Re: XML Modeling

Chris Olds (colds@nwlink.com)
Fri, 10 Apr 1998 17:04:06 -0700


At 02:47 PM 4/10/98 PDT, Patrick Logan wrote:
>
>> The reason it is bad hinges on the horrible truth that XML is a
>> very nice syntax for marking up a document (file) according to its
>> semantic content, but does not provide a way to convey the
>> semantics of the document in a standard way.
>
>Please define what you mean by "standard way"...

Note that I said "a standard way", not "the standard way" I think that
there will probably be a number of viable and useful means to do this.

> While this is obviously a hard problem...
> ...shared ontologies...
>
>Are talking about the symbol grounding problem or are you talking
>about the socio-political problem?
>
>I subscribe to the Winograd/Flores(1) approach to systems. I don't
>think you're going to solve the symbol grounding problem. So maybe XML
>doesn't need anything more than for some disparate socio-political
>factions to resolve their differences in any given domain.

As Winograd & Flores point out so clearly, there is no solution to the
symbol grounding problem, but there is a lot of hope for what you call the
"socio-political problem". I happen to think that there is enough shared
context among these so-called 'factions' that it is useful to consider
collecting them into an explicit context, which W&F might call a "systematic
domain" (sec. 12.3, pp174-177). Since I think they frame the point I am
trying to make very well, I'm going to use some quotes:

On Page 174, they say: "The use of a distinction is very different from its
explicit formal articulation. The fact that we commonly use a word does not
mean that there is an unambiguous formal way to identify the things it
denotes or to determine their properties. But whenever there is a recurrent
pattern of breakdown, we can choose to explicitly specify a _systematic
domain_, for which definitions and rules are articulated."

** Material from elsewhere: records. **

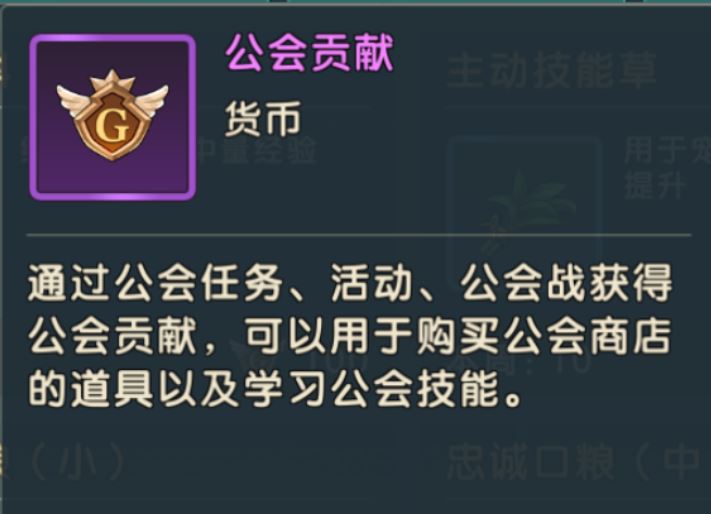 魔力宝贝：复兴资源获取攻略大全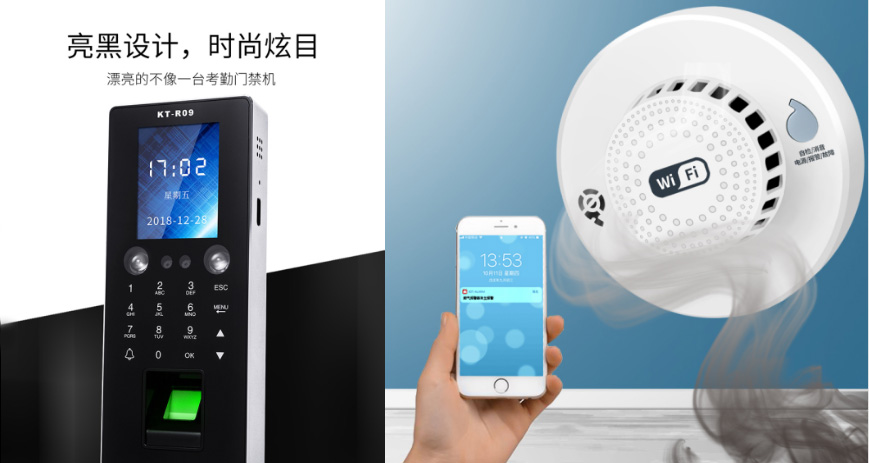一体化188体育平台比分直播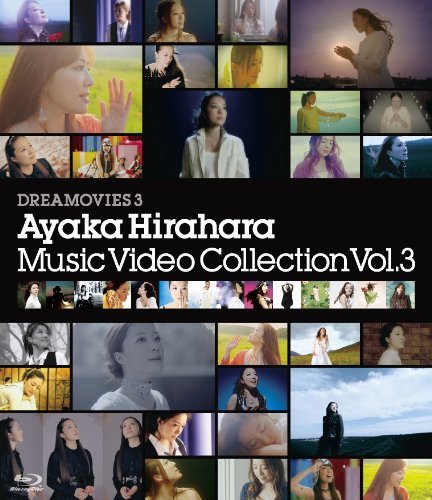 DREAMOVIES 3 Music Video Collection Vol.3 [Blu-ray](中古品)　(shin_画像1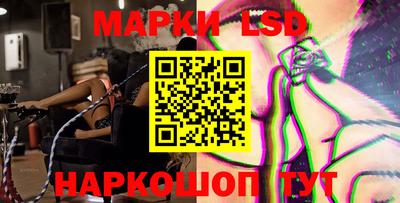 дурь Новозыбков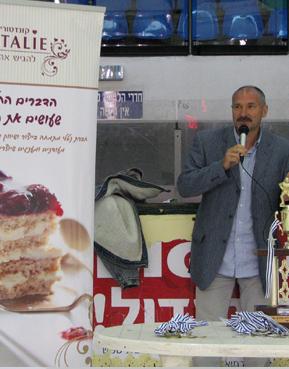 תיעוד מארכיון הפעילות הקהילתית של נטלי — צילום 13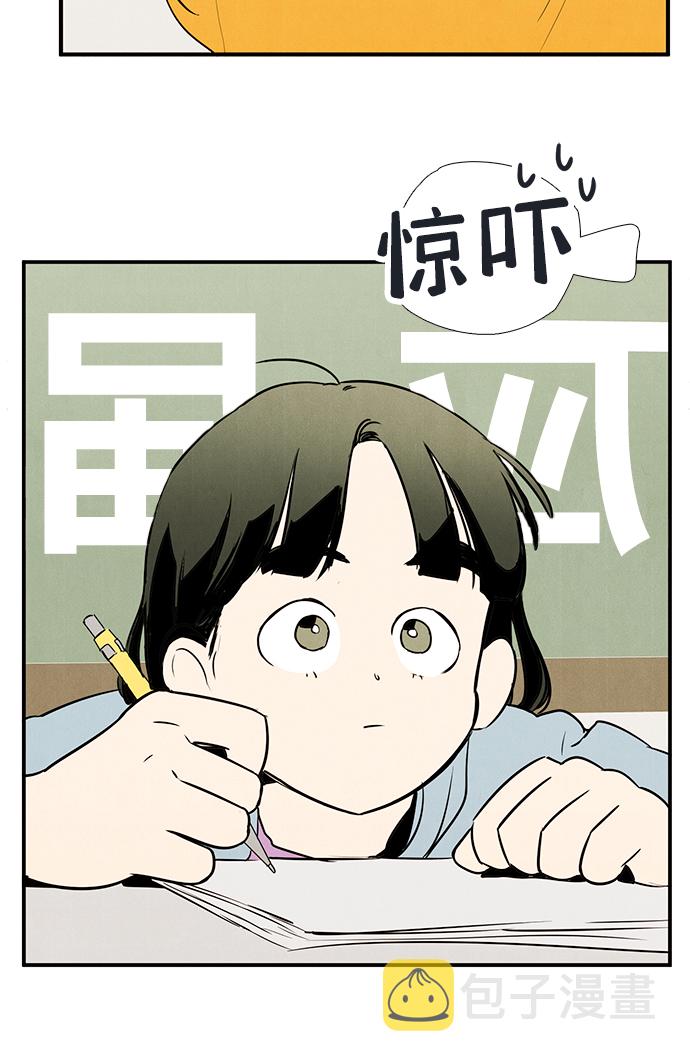第69话69
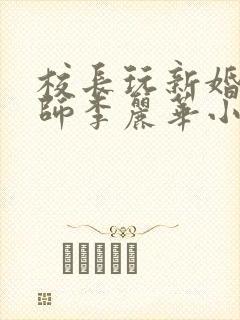 校长玩新婚女教师李丽华小说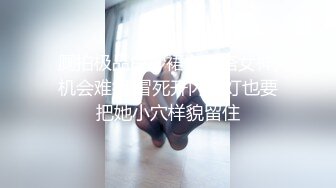 火辣身材的娜扎【沙滩上的贝壳酱】‘为什么要我刮毛呀，这样多性感呢’，跳蛋震阴蒂，爽得不要不要的！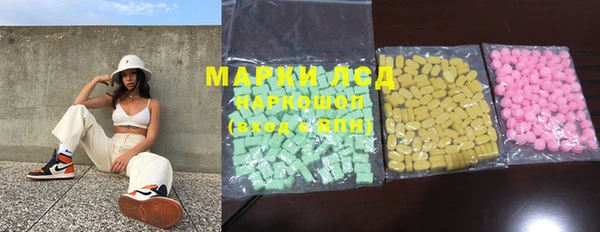 дистиллят марихуана Алексин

My suggestion of "a standard way" was intended to start people thinking
about the creation of systematic domains to describe the commitments and
conversations that exist in their subject areas. Since my (current)
subject area is model-based applicationa and database development, I have a
vested interest in the creation of systematic domains that cover the basic
conversational elements of business and workgroup applications. The
prospect of seeing most of the data on the web marked up with semantics is
exciting. The idea that I will have to rediscover the semantics of every
part of each of the systematic domains used to mark up the data is
horrifying. What I want to be able to do is read an XML representation of a
model and easily determine the potential commonalities between that model
and a model my user is currently working with. With guidance from my user,
it them becomes possible to define conversations between the two models with
a high degree of assurance that they are correct. This does not mean that
there will be any fewer unique systematic domains, but rather that their
users can avoid an important source of breakdown when they try to connect
models of such domains.

There is more I could say (yadda yadda), but I think Winograd & Flores said
it better over a decade ago.
[p176] " To some extent, the content if each profession-oriented domain
[i.e., spreadsheets, word processors, expert systems /cco] will be unique.
But there are common elements that cross boundaries. [...] The computer is
ultimately a _structured dynamic communication medium_ that is qualitatively
different from earlier media [...]. Communication is not a process of
transmitting information or symbols, but one of commitment and
interpretation. [...] There is a systematic domain relevant to the structure
of this network of commitments, a domain of 'conversation for action' that
can be represented and manipulated in a computer."

If all I have done is raise a problem that everyone already understood, then
I apologize. I have not seen any proposals from the data/modeling side that
address the difficulties in representing systematic domains using XML; the
SGML folks have SGML DTDs and HyTime (ISO 10744:1997) Architectural Forms,
but XML DTDs are not as powerful as SGML, and AFs are apparently seen as too
complex (I don't think they really are too complex, but the documentation is
quite obscure).

What are the problems I'd like to see solved?
1) Model representation in XML - I need to represent an object model in XML
in a way that can be extended without my having to revise my program. This
should work for Dirk (and anyone else that has a modeling tool) as well as
it does for me.
2) Definition of a systematic domain that covers the most commonly used
semantic domains in databases. This is useful even if the number of terms
defined is fairly small. Name, address, phone number, quantity, units, etc.
Any abstraction above number and string is useful information.

/cco